Four reasons home prices keep soaring in Vancouver and Toronto
There are four key reasons housing prices have soared in Vancouver and Toronto over the last two decades, according to a report released by RBC on Friday. And foreign investment is not one of them.
The report estimated that since 1999, home prices in Toronto have increased 162 per cent in Vancouver and 140 per cent in Toronto. There have been many theories as to why this has happened, but according to RBC, there isn’t one singular factor to blame.
Here’s a breakdown quantifying the main drivers of appreciating home prices:
- Lower interest rates (account for 39% of the increase in Toronto, 34% in Vancouver)
- Higher incomes (account for 29% of the increase in Toronto, 40% in Vancouver)
- Higher percentage of income going to mortgage payments (account for 17% of the increase in Toronto, 4% in Vancouver)
- Down payment gifts from family members (account for 5% of the increase in Toronto and Vancouver)
These four factors are responsible for about 85 to 90 per cent of home price appreciation in Vancouver and Toronto over the last 16 years, according to the report. As for the remaining 10 to 15 per cent, there are a few other contributing factors – including foreign buyers.
RBC noted that while they probably only account for a small percentage of home sales, foreign buyers likely drag up home prices in the mid- and low-end of the market.
“The demand for Canadian real estate partly reflects a view that Canada is a safe haven for investment by global investors reflecting a stable political system, strong financial system, and quality education, healthcare and social services,” the report stated.
Another notable factor contributing to home price appreciation, according to RBC, is geographic constraints, which have limited residential development and densification.

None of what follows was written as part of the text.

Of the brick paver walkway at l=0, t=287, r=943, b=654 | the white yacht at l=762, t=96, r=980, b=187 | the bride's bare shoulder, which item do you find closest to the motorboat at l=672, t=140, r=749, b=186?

Despite the wide range of factors strengthening home prices in the country’s hottest housing markets, RBC expects the appreciation of home prices in Toronto and Vancouver to eventually moderate, reflecting affordability challenges.
There is also some concern that China’s Qualified Domestic Individual Investor Program (QDII2) could drive prices in Toronto and Vancouver higher. The details and launch date of the program remain unclear, but it would allow individuals in China with a minimum net worth of $200,000 to invest up to 50 per cent of their assets outside of the country in real estate and securities.